01 Apr Parallel Programming, Really?
I am often asked, “Is it hard to write parallel programs” The short answer is a resounding “yes.” My answer is sincere and my intention is to scare away those that don’t like a challenge. Like many programming questions, the devil is in the details and the challenges are derived from the specific application area. In response, I often ask two of my own questions. First, “What is the application area in which you are interested?” And second, “What type of hardware do you expect to use?” The answers are an important step in determine the tools you may use to create your masterpiece.
In the past, most people would assume parallel programming was writing programs for a cluster. This assumption has changed in recent years to mean one of three possible hardware platforms; a multi-core, a cluster, or a GP-GPU (or a some combination of these three). As mentioned, the choice is very much tied to the application and understanding the trade-offs of each approach is important.
For many users, HPC hardware is determined by available institutional resources. Within this hardware there are still some choices, however. First, programming for a cluster is always a possibility. The primary tool is the Message Passing Interface (MPI) which is set of communication routines for C/C++ and Fortran (several free/open versions are available). The routines are part of a library that are used to communicate between cluster nodes, or more specifically, between processes on different (or the same) cluster node. MPI programs are called “message passing” programs and have several advantages. They can scale to a large number of processors (or processes) and they can run on both distributed (clusters) and shared memory machines (SMP).
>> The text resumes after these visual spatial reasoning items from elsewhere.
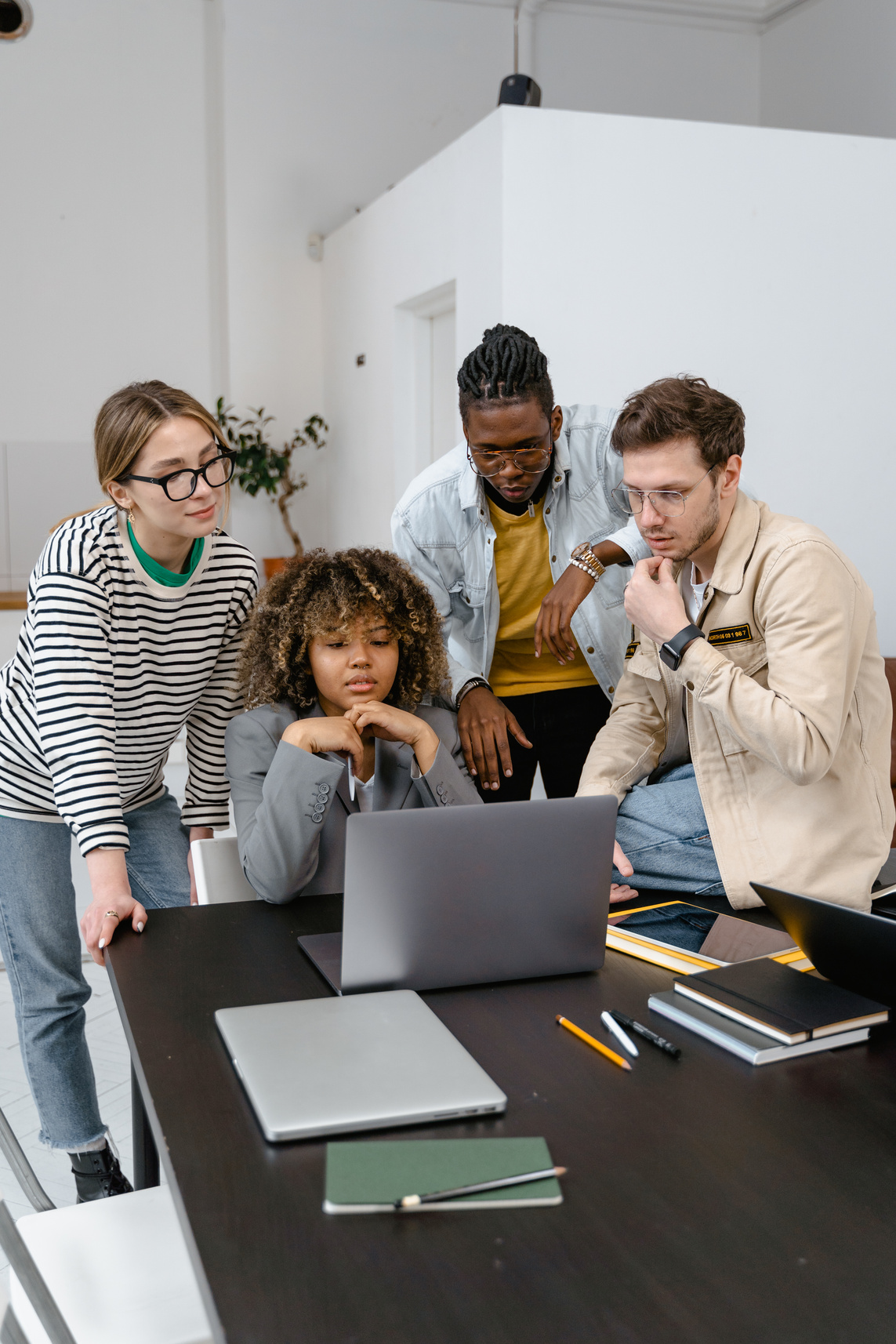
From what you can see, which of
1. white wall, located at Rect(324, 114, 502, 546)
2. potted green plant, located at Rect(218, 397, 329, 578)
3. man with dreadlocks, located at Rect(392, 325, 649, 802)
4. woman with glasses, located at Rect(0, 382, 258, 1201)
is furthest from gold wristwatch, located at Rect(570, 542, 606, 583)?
potted green plant, located at Rect(218, 397, 329, 578)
Indeed, the advent of multi-core has made highly parallel nodes (e.g. up to 48 cores per node and growing) attractive to the HPC audience. Large MPI programs can be difficult to debug and efficient execution may require an intimate understanding of your application’s computation and communication needs.
The next method is for a single SMP system (e.g. a 16 core node). In this case the computational power of a single node is “enough” for your application. There is no requirement that MPI be used on a single node, although it will work. In this scenario, one could use Posix Threads or OpenMP. For scientific codes, OpenMP is best choice as it requires only comment-pragmas (hints) to be added to your existing C or Fortran programs. Virtually all compilers support OpenMP and can use the “hints” to parallelize your code into threads, which will run in parallel on an SMP architecture. Note, OpenMP programs do not work well across multiple cluster nodes and thus the scalability is limited to the number of cores per node. OpenMP also preserves the original source code and allows easy experimentation with parallelization. Keep in mind, however, some forms of parallelism may be hard to express with OpenMP. There are cases where both OpenMP and MPI have been combined to produce hybrid programs that run as OpenMP threads on the nodes an use MPI routines to communicate between nodes.
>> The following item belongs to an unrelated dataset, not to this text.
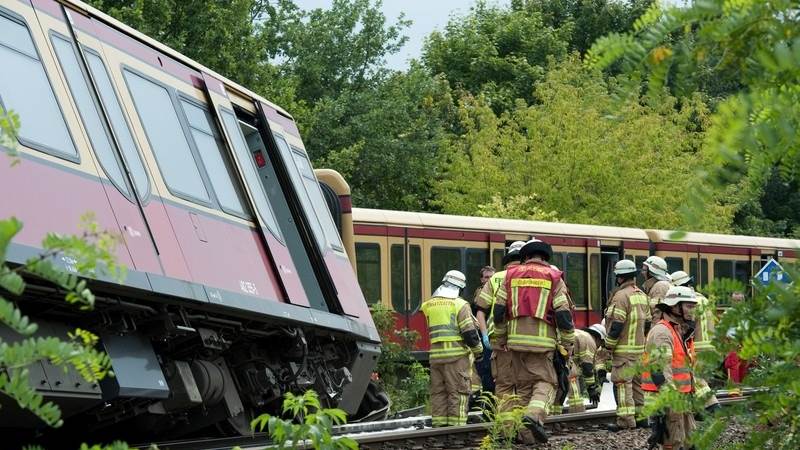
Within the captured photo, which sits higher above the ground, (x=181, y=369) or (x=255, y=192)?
(x=255, y=192)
The final situation is programming a GP-GPU. This programming model is very different than that suggested by both MPI and OpenMP because it represents a specific type of parallelism, namely Single Instruction Multiple Data (SIMD), that is the same instructions is performed on many different pieces of data at the same time. Strictly speaking, SIMD applications can be coded in MPI and OpenMP as well, but will not run on GP-GPU hardware. The most popular languages used to program GP-GPU’s are CUDA (NVidia only) or OpenCL (NVidia and AMD/ATI). Like OpenMP it is very difficult to write efficient SIMD programs that run across multiple cluster nodes and the scalability is limited by the number of SIMD processors per node. Though CUDA is limited to NVidia and only runs on GP-GPUs, it is easier to learn than OpenCL, which can be used to program all the cores in node (both host and GP-GPU). There are some tools from Portland Group and Pathscale that allow Fortran and C codes to augmented (like OpenMP) for use on GP-GPUs.
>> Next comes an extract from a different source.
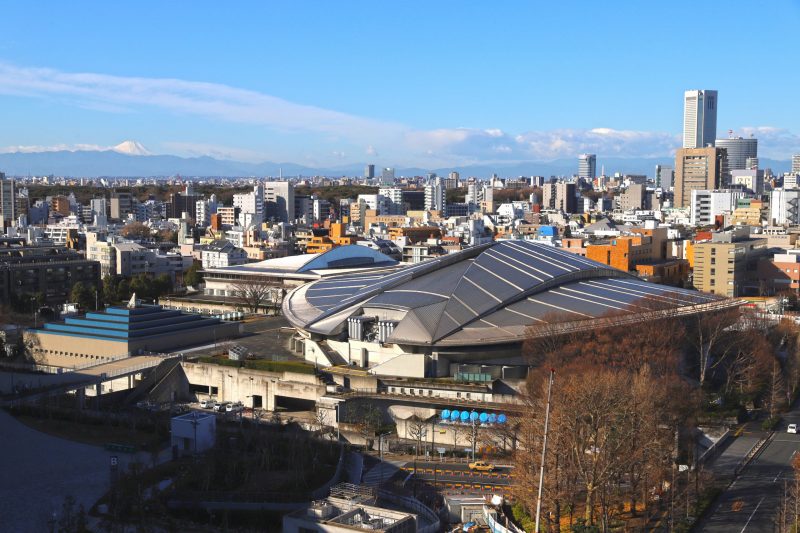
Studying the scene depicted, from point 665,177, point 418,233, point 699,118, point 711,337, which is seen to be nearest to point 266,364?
point 711,337

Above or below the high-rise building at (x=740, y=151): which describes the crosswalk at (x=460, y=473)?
below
The best way to navigate the possible choices it to carefully evaluate the type of problem you want to solve. These include current and future problem size (scalability), how quickly do you need to have it working (ease of programming), how long to you need to use it (portability), and how fast to do need it to run (type of hardware). There is more of course. Like all programming, there is “quick and dirty” and there is “right and robust.” Your choice.